52 Hours on the California Zephyr

52 Hours on the California Zephyr

California Zephyr - Hogarth Ferguson

When it came time to plan a fall trip, the question was not “Where do we want to go?” it was “What train do we want to take?” Our choices were between the Empire Builder, the Southwest Chief, and the California Zephyr; we chose the latter, the longest of the three and the train with the best mountain views.

Our train departed California’s Emeryville Station with us in the final car of the train, which turned out to be advantageous, allowing us to see the entire train as it snaked through the mountains, the first of which was the Sierra Nevada range, which was a few hours outside Emeryville.

This part of our journey was a little after noon, which made it the perfect time to exit our room and walk down a few cars to take in the view in the gallery car. With windows up to the ceiling offering panoramic views, booths with tables to play cards, and chairs facing outward, this car was going to be where we spent a lot of the day. This car would introduce us to a woman from Germany traveling to see friends in Denver, a gentleman from India traveling around the country via rail, as well as a few Amish families on the return journey of an epic train trip that included Seattle and San Francisco.


The weather for this leg of the trip was amazing, bright sunshine, perfect for seeing the valleys and mountains as we zipped up until we reached Donner Pass, Donner Lake, eventually heading down into Reno.

After Reno, the daylight faded and it was time to retire to our room, which I would suggest to anyone. The roommette is the perfect for accommodation for long-distance trains. We had a late night stop in Salt Lake City followed by daylight breaking in the middle of Utah. Watching the sunrise over the desert is stunning.

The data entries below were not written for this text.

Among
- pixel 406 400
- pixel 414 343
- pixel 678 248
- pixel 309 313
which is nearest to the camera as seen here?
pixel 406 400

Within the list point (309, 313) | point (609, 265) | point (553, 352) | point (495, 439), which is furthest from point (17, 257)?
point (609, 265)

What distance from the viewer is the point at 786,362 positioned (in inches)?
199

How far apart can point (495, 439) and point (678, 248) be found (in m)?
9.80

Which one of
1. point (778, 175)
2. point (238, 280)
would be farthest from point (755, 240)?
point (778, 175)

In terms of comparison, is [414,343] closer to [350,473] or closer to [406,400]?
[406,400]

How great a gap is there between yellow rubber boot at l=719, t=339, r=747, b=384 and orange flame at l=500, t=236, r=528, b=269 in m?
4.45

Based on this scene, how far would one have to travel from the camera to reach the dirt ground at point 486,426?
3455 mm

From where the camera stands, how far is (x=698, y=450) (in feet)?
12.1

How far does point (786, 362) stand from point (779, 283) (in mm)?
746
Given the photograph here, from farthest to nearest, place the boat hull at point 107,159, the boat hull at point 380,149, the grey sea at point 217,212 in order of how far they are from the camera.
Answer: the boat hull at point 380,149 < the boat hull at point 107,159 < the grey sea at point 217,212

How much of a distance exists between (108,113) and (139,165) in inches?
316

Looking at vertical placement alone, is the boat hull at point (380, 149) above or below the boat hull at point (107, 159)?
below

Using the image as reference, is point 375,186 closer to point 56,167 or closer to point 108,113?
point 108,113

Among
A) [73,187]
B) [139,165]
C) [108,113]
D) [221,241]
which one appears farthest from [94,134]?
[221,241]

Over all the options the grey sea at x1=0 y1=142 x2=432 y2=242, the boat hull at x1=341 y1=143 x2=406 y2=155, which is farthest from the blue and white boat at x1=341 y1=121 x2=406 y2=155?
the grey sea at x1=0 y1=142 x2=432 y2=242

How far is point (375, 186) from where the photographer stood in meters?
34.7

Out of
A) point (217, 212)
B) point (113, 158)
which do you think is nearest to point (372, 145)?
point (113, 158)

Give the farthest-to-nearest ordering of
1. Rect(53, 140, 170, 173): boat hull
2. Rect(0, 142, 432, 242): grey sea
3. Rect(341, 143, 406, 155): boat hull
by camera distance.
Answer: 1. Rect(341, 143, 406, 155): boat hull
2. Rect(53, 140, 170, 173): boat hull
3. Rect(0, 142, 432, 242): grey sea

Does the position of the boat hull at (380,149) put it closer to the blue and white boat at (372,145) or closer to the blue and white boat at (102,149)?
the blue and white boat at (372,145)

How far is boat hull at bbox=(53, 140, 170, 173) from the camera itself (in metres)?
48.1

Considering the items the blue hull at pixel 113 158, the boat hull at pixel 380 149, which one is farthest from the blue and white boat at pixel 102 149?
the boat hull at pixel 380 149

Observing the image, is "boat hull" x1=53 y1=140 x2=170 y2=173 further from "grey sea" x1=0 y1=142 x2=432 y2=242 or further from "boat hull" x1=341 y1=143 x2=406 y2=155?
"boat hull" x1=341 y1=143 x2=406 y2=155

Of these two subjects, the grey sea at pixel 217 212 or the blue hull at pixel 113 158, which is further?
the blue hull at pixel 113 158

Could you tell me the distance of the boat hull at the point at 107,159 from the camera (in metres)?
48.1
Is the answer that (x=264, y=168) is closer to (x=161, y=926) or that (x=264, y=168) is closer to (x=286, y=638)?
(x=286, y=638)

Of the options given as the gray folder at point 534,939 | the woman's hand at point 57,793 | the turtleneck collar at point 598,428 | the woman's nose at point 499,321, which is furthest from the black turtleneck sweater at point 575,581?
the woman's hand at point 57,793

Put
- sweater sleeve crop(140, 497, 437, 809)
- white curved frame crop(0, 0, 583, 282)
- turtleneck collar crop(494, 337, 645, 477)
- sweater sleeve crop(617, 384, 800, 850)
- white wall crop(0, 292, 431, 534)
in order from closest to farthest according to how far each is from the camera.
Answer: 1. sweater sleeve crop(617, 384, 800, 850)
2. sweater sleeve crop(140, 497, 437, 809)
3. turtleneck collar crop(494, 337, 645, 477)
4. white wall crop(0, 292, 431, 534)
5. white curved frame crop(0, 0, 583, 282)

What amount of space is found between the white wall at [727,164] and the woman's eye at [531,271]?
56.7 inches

Shortly before noon the tracks met up with the Colorado River and entered Ruby Canyon, a red sandstone canyon on the Utah/Colorado border. This part of the journey was my absolute favorite, following the Colorado River up through three canyons, Glenwood, Gore, and Byers Canyons, as well as the “tunnel district,” where you can see three tunnels you are about to go through. In addition to this, the train passes into the 6.2 mile long Moffat Tunnel going under the continental divide.

As the train traces the Colorado River, kayakers, rafters, and paddle boarders populate the river, waving in their unique and imaginative ways to the passing train.

Tunnel District - Hogarth Ferguson

The rest of the ride into Denver is a scenic wonder, still following the Colorado River but entering the Rocky Mountains. Our views in the mountains were accompanied by a mist, giving us an almost surreal view of the tree spotted mountain side.

Our train arrived early into Denver, giving us time to explore their gorgeous station and a few blocks of their downtown area. A walk back to the train, and a new set of passengers saw us out of the station on time and onward to the corn covered plains and flat expanse that is Nebraska and Iowa. The night was a good sleep and the sunrise over the cornfields was beautiful, which happened a few hours outside of Chicago.

With this leg of our trip coming to an end, 52 hours of seeing the country 10 feet above the rails, 25 rolls of film, countless stories, and every type of scenery the USA has to offer behind us, there is no question that this is the best way to travel. Our next trip? We’ll be heading south, seeking another unique and beautiful ride on the rails.